Volume 21, Number 7—July 2015
Geographic Range Expansion for Rat Lungworm in North America
Using quantitative PCR analysis and DNA sequencing, we provide evidence for the presence of rat lungworm (Angiostrongylus cantonensis) in Oklahoma, USA, and identified a potentially novel rat host (Sigmodon hispidus). Our results indicate a geographic range expansion for this medically and ecologically relevant parasite in North America.
Emerging infectious diseases negatively impact humans and wildlife, causing disease outbreaks and deaths and local and global extinctions (1). Zoonotic disease emergence or re-emergence results from numerous factors (e.g., globalization of trade, increased interaction of humans and animals, anthropogenic climate change) that function independently or synergistically (2,3). Consequently, the means by which parasitic zoonoses are studied must be constantly advanced to promote identification, control, and prevention of outbreaks.
The rat lungworm, Angiostrongylus (Parastrongylus) cantonensis, causes eosinophilic meningitis in humans (4) and various disease manifestations (meningoencephalitis, neurologic disorders) in atypical host species, including wildlife and captive animals (5). Transmission of these worms occurs by ingestion of third-stage larvae in raw or undercooked intermediate or paratenic hosts (6). Although variable among geographic regions and within host species, the prevalence of rat lungworms might be high under favorable conditions (7).
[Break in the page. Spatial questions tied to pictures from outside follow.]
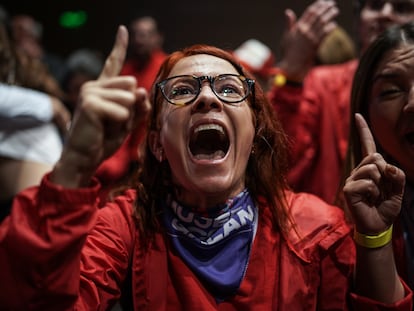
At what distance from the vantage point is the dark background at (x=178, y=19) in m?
4.64

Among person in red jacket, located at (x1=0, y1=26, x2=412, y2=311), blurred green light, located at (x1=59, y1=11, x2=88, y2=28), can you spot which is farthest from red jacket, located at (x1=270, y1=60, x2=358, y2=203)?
blurred green light, located at (x1=59, y1=11, x2=88, y2=28)

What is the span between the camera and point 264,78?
2875 mm

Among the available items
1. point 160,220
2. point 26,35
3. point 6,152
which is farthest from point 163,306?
point 26,35

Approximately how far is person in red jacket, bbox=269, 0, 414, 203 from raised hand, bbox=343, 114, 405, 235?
0.88 m

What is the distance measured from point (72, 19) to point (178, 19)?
4.59 feet

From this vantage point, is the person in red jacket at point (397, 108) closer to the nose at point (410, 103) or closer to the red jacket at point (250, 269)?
the nose at point (410, 103)

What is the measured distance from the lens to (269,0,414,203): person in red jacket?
214 centimetres

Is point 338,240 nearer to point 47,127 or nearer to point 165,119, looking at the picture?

The occurrence of A. cantonensis rat lungworms has been documented worldwide, and its distribution has been attributed largely to the spread of intermediate molluscan host species (e.g., Achantina fulica) and definitive rodent host species (e.g., Rattus spp.) (8). Moreover, host specificity of rat lungworms is highly plastic, which contributes to its continuous geographic expansion (4). These factors indicate that the rat lungworm is an emerging zoonotic pathogen of concern to humans and wildlife, and therefore provides an excellent opportunity to evaluate the sensitivity and effectiveness of epidemiologic surveying techniques.
We evaluated the current distribution and potential spread of the rat lungworm within areas of the Gulf Coast region and midwestern United States by sampling rodent populations in regions of Louisiana and Oklahoma that were predicted by an ecologic niche model to contain suitable and unsuitable habitat (9). We used a quantitative PCR (qPCR) TaqMan assay (Life Technologies, Foster City, CA, USA) (10) to test for the parasite in tissue samples and further evaluated these samples through DNA sequencing analysis.
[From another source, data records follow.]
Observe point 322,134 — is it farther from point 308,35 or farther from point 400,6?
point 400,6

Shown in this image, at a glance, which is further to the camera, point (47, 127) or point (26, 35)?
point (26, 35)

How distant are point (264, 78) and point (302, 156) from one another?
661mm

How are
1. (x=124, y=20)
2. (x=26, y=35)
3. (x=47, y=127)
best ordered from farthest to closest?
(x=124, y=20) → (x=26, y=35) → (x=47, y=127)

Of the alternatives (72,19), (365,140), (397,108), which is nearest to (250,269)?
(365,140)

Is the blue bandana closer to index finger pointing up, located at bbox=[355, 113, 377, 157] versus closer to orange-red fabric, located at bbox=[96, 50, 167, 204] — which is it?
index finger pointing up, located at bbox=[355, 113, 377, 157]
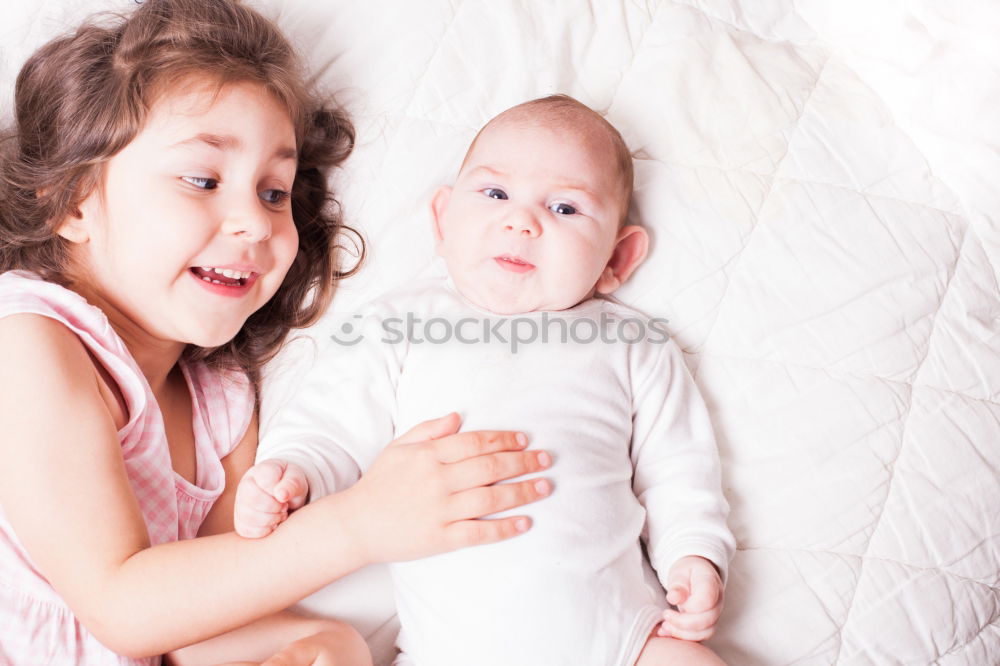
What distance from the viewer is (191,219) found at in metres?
1.09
We trapped animals during the spring, summer, and fall months during 2010–2012. A total of 43 rodents and 3 shrews were collected from McCurtain County in southeastern Oklahoma, and 42 rodents were collected in Louisiana (Technical Appendix). We also obtained 56 Rattus norvegicus rat brain and lung tissue samples from the City of New Orleans Mosquito, Termite, and Rodent Control Board. Blood, lung, and brain tissue samples were collected from the rodents. Flotation was performed on all 148 lung samples, and all samples were negative for adult A. cantonensis rat lungworms.
Known adult rat lungworms were used as controls for molecular analyses (Technical Appendix). Cellular DNA was extracted from rodent blood and brain samples. We tested for rat lungworm internal transcribed spacer 1 (ITS1) DNA by using a TaqMan qPCR on an ABI 7500 system (10). A total of 134 blood samples and 137 brain samples contained DNA suitable for analysis. After qPCR, 34 of the 271 total tissue samples were classified as putatively positive for rat lungworm and sequenced, generating a 267-bp fragment of the ITS1 region (Technical Appendix).
On the basis of DNA sequencing, 3 brain samples were identified as containing A. cantonensis DNA (GenBank accession nos. KP231729, KP231728, and KP231727). These brain tissue samples were obtained from 3 rodents (host catalog nos. 32, 70, and 76), which were identified as 1 Hispid cotton rat (Sigmodon hispidus) and 2 brown rats (Rattus norvegicus), respectively (Table 1). A comparison of the 3 brain samples with those in GenBank by BLAST analysis (http://blast.ncbi.nlm.nih.gov/Blast.cgi) showed a match with rat lungworm (GenBank accession nos. GU587762.1 and GU587759.1) (Table 2).
All sequences were aligned by using MUSCLE in MEGA 5.2 (http://www.megasoftware.net/), manually inspected for consensus, and compared with the 267-bp fragment generated from the known sample of rat lungworm. Maximum-likelihood phylogenetic analysis was performed by using sequence data for the ITS1 region of A. cantonensis (GenBank accession no. GU587759.1), 2 closely related species, A. vasorum (the French heartworm, GU733324.1) and A. costaricensis (a parasitic nematode, (GU587745.1), and sequences obtained from the rodent hosts. Maximum-likelihood phylogenetic analysis grouped sequences from rat hosts 32, 70, and 76 with A. cantonensis with high bootstrap support (Figure).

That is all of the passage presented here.